◆ Exercise goal: Copy out word for word the lines below, beginning with the line that contains "Is point (51, 125)" and continuing through the final line.

◆ Material for this task:

::::

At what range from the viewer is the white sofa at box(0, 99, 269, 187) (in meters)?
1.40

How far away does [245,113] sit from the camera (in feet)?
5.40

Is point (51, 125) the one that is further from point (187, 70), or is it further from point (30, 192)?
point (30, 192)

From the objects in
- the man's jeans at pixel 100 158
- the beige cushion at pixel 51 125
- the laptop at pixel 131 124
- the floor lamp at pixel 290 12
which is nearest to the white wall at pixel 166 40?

::::

◆ The solution:
Is point (51, 125) the one that is further from point (187, 70), or is it further from point (30, 192)?
point (30, 192)

From the objects in
- the man's jeans at pixel 100 158
- the beige cushion at pixel 51 125
- the laptop at pixel 131 124
- the floor lamp at pixel 290 12
which is nearest to the white wall at pixel 166 40?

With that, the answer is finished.